══ Passage proposé ══
Et cependant il existe une école entière de publicistes qui ne voient le salut de la France que dans des colonies lointaines. Ils veulent que la France prenne possession de Madagascar ; que Bornéo soit disputée à ses possesseurs actuels, les Hollandais et les Anglais ; que l’on aide Haïti à se placer sous notre protection d’abord, sauf à voir, plus tard, etc., etc. Et pendant ce temps l’Alsace émigré en masse, et les Alpes disparaissent sous l’influence des plus terribles des niveleurs, les torrents.

Le droit d’octroi, l’impôt le plus juste peut-être au fond, mais le plus vexatoire dans sa forme et dans sa répartition, a déjà causé en France bien des victimes. Les derniers troubles de Pontivy ajoutent une page à cette triste histoire. Il est bien regrettable que les villes ne trouvent pour leur entretien aucune ressource autre qu’un impôt perçu à la porte, sur les denrées de première nécessité. On dit, il est vrai ; qu’en France toutes les contributions directes sont accaparées par l’État, et qu’en Angleterre, au contraire, elles sont destinées aux dépenses locales. Le fait est vrai ; mais ce n’est pas la forme, c’est la quotité de l’impôt qu’il faut considérer, et certes il y a encore place pour une contribution directe destinée à l’entretien du pavé, du gaz, de l’eau, aux dépenses locales en un mot. Il s’agit d’une mutation, d’ailleurs, et non d’un impôt nouveau. Dégrevés du droit d’entrée actuel, les habitants se soumettraient à un impôt nouveau. Ce n’est pas la dépense qu’ils redoutent, c’est le mode de recouvrement. Nous le demandons à tous ceux qui ont voyagé en France par chemin de fer, y a-t-il rien de hideux, de révoltant, comme la visite de mille malles entassées par les employés de l’octroi ? À la suite d’un voyage de 34 lieues en 3 heures et un quart, n’est-il pas désolant d’être obligé de s’arrêter trois quarts d’heure dans une salle encombrée ; de défaire toutes les courroies, d’ouvrir toutes les malles, afin qu’un employé puisse à son aise y chercher une tranche de lard ou un morceau de fromage ! En vérité, il faut être né sous un tel régime pour ne pas tomber d’étonnement à l’aspect de cet affouillement dégradant. Qu’on prenne la peine de s’arrêter aux barrières de Paris à l’entrée de l’automne ; des files de voitures de déménagement attendent la visite ; le préposé s’avance, il ordonne de décharger la voiture, et bientôt vous voyez, étalés au beau milieu du pavé, les commodes, les bois de lit, les secrétaires, les fauteuils, les tables, et mille meubles honteux de se trouver au grand jour. Et tout cela est nécessaire ; il faut bien voir si dans ces meubles divers ne se cache pas quelque tranche de lard, quelque morceau de fromage ! Et si la pluie survient ? Qu’importe ! le propriétaire perdra 1,000 fr. peut-être de réparation de meubles ; voyez quel bénéfice, et combien est grand l’intérêt qu’il a à dérober au droit la tranche de lard, le morceau de fromage qui met tout ce monde en émoi !
═══
══ Document source ══
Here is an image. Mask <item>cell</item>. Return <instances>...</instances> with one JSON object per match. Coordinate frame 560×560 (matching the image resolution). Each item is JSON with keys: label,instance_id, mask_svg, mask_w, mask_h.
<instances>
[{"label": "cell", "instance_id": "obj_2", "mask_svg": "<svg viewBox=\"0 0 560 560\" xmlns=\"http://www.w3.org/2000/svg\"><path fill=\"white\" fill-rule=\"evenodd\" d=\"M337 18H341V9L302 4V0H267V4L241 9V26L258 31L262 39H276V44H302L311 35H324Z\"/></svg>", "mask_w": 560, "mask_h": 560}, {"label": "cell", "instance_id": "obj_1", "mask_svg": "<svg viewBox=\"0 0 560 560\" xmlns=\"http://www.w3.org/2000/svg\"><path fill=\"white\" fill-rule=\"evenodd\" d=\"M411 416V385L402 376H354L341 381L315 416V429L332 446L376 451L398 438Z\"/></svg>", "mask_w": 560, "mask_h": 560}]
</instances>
═══
Travail à faire =>
1. Répondez à ces questions sur le passage proposé :
(a) D'après le passage, qui sont les possesseurs actuels de Bornéo ?
(b) Quels troubles ajoutent une page à l'histoire du droit d'octroi ?
(c) Combien de temps dure le voyage de 34 lieues par chemin de fer ?
2. Poursuivez le texte sur les colonies lointaines et le droit d'octroi à la suite de sa dernière phrase.

Réponses =>
1.
(a) Les Hollandais et les Anglais.
(b) Les derniers troubles de Pontivy.
(c) 3 heures et un quart.

2.
Mais ce sujet est grave, et nous avons tort de le traiter légèrement. L’un de nos collaborateurs, du reste, est plus compétent que nous en ces matières ; appelons seulement son attention sur la forme de la perception.

M. Cousin a fait à l’Académie française une proposition qui l’honore ; il s’agit d’un prix pour l’éloge de Turgot. Le livre de ce grand homme (publié par l’éditeur de ce journal) a rappelé le souvenir de ses bienfaits. Nous aimons à voir l’Académie française prendre l’initiative en cette circonstance ; l’éloge de Turgot, c’est l’éloge de toutes les idées généreuses, l’éloge de l’égalité devant la loi, l’éloge de l’économie politique appliquée enfin au gouvernement des nations ; c’est, pour le dire en un mot, l’éloge de la révolution française que Turgot prépara.

Nous regrettons que l’espace nous manque pour insérer dans ce cahier le compte rendu par l’un de nos collaborateurs de l’édition de Turgot qui vient de paraître. Là aussi, comme dans la notice de M. Daire, dont M. Passy a rendu compte, Turgot est apprécié à sa haute valeur.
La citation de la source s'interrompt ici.